**** Excerpt to read ****

1734

Alternative title

The 8th Parliament of Great Britain

Summoned

18 Apr. 1734

Assembled

13 June 1734 (prorogued until 14 Jan. 1735)

Dissolved

27 Apr. 1741

Session

Dates

1
14 Jan. 1735-15 May 1735
2
15 Jan. 1736-20 May 1736
3
1 Feb. 1737-21 June 1737
4
24 Jan. 1738-20 May 1738
5
1 Feb. 1739-14 June 1739
6
15 Nov. 1739-29 Apr. 1740
7
18 Nov. 1740-25 Apr. 1741

Long description

When Parliament reassembled in January 1735 the political atmosphere was decidedly more confrontational than it had been in 1728. The excise crisis had given the opposition a taste of real success. Sir Robert Walpole was no longer the invincible minister he once appeared to be, and for the future he would find himself increasingly on the defensive in the Commons. The ministry had been able to calculate an overall majority of 270 or so at the beginning of the 1728 session, but following the polls in April 1734 that figure had fallen to around 100. Although Walpole now faced a large opposition of Tories and Whigs, he would continue to benefit from its inability to unite effectively right up until the 1741 dissolution.

The election was held immediately after the dissolution, during April and May 1734. More than 130 contests are recorded, many of which were hard fought. The excise issue featured prominently in the more populous borough constituencies. One of the most expensive contests was fought in Walpole’s home county of Norfolk, where both Whig candidates were beaten by the Tories. A total of 409 Whigs and 149 Tories were returned to the new House of Commons. Of the Whig total, 83 were opponents of the ministry, who, with the Tories, amounted to combined opposition of 232 MPs. Disputed election hearings resulted in four Tory seats being awarded to government Whigs.

****

> **Exercise tasks**:
a – Answer these questions from the account of the 1734 Parliament:
(i) On what date was this Parliament dissolved?
(ii) After the polls in April 1734, to roughly what figure had the ministry's overall majority fallen?
(iii) How many Tories were returned to the new House of Commons?
b – Using the account of the 1734 Parliament, list the number and dates of every session.

**** Data extract ****

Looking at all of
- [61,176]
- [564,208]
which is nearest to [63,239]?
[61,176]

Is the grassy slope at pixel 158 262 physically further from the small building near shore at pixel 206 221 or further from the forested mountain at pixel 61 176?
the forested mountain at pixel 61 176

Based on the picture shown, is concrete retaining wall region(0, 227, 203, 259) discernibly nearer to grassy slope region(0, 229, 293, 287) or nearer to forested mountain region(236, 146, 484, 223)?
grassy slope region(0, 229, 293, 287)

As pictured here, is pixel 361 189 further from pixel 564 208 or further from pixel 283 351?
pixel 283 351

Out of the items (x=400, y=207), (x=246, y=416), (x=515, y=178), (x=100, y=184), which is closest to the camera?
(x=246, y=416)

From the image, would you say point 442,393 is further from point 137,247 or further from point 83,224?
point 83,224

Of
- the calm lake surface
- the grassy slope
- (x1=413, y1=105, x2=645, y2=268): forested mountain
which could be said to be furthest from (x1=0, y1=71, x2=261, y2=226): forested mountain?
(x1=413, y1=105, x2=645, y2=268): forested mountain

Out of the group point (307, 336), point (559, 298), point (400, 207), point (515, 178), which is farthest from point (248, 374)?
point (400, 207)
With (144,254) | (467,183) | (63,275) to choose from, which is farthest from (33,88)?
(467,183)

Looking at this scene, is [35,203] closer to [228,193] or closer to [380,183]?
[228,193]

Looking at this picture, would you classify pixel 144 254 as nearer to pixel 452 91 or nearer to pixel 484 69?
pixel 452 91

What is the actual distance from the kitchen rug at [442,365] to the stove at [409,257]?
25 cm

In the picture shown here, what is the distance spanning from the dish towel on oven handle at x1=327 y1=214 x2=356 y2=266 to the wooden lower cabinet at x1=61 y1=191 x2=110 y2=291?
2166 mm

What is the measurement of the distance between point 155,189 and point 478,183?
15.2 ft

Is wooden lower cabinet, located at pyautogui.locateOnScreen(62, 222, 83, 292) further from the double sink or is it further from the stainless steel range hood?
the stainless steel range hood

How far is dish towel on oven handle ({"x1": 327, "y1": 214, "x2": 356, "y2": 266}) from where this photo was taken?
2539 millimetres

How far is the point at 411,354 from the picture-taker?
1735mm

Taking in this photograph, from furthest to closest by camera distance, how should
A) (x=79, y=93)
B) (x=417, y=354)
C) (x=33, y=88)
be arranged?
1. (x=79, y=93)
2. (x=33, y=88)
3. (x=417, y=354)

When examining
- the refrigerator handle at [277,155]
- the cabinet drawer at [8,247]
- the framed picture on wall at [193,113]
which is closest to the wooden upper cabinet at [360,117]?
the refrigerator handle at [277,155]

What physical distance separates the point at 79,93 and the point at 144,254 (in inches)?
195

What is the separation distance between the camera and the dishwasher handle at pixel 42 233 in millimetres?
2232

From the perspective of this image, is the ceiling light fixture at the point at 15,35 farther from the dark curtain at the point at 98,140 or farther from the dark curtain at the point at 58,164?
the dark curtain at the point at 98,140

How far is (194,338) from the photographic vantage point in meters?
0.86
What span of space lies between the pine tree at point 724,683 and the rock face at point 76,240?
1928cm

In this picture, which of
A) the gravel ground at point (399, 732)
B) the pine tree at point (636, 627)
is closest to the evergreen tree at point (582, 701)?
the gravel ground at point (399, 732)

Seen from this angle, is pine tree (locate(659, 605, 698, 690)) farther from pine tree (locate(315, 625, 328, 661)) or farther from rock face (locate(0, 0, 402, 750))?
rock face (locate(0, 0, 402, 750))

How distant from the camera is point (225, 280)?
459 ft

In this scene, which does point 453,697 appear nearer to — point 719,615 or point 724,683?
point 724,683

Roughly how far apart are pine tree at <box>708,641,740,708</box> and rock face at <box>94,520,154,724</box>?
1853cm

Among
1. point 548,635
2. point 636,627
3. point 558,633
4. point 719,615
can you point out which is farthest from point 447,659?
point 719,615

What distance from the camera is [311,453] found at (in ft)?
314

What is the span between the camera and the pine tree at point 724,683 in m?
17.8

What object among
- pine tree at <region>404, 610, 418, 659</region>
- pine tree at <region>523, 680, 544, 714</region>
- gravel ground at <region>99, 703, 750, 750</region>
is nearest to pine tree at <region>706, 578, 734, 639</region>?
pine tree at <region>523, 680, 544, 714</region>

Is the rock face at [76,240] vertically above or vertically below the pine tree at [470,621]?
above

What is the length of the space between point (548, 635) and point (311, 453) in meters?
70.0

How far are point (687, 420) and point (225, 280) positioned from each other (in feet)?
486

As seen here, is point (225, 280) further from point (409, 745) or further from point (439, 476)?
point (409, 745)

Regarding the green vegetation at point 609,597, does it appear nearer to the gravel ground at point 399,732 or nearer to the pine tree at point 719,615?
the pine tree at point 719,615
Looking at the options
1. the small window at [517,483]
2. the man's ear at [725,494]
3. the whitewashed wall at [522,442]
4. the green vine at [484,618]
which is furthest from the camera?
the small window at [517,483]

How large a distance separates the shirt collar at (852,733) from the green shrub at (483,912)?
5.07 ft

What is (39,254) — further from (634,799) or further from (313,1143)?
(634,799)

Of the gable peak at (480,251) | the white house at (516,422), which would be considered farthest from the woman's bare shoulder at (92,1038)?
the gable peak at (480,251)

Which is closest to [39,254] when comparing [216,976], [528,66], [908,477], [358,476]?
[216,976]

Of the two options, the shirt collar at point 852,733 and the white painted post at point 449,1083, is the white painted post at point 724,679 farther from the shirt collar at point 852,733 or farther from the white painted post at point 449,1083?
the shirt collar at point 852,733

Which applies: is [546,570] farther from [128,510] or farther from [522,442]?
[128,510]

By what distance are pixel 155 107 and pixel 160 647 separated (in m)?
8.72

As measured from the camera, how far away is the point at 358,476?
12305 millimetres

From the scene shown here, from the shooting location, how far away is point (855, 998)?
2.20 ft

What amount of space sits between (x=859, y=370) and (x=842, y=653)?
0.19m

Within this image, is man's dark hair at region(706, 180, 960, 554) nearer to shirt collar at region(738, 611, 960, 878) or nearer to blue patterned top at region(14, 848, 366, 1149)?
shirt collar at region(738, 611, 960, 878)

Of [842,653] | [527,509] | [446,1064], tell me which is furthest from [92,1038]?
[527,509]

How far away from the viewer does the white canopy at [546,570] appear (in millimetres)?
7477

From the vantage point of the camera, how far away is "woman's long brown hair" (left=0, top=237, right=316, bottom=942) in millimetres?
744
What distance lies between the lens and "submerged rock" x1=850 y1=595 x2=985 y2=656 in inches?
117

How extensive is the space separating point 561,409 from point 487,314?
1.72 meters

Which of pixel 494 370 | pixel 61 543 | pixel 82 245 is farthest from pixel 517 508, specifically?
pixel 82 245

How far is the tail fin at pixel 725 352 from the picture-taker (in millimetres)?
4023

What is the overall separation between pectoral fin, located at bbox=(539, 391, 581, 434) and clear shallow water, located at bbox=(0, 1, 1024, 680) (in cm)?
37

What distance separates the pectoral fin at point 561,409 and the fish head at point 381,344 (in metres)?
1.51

****

> **The replies**:
a –
(i) 27 Apr. 1741
(ii) Around 100
(iii) 149

b –
1: 14 Jan. 1735-15 May 1735
2: 15 Jan. 1736-20 May 1736
3: 1 Feb. 1737-21 June 1737
4: 24 Jan. 1738-20 May 1738
5: 1 Feb. 1739-14 June 1739
6: 15 Nov. 1739-29 Apr. 1740
7: 18 Nov. 1740-25 Apr. 1741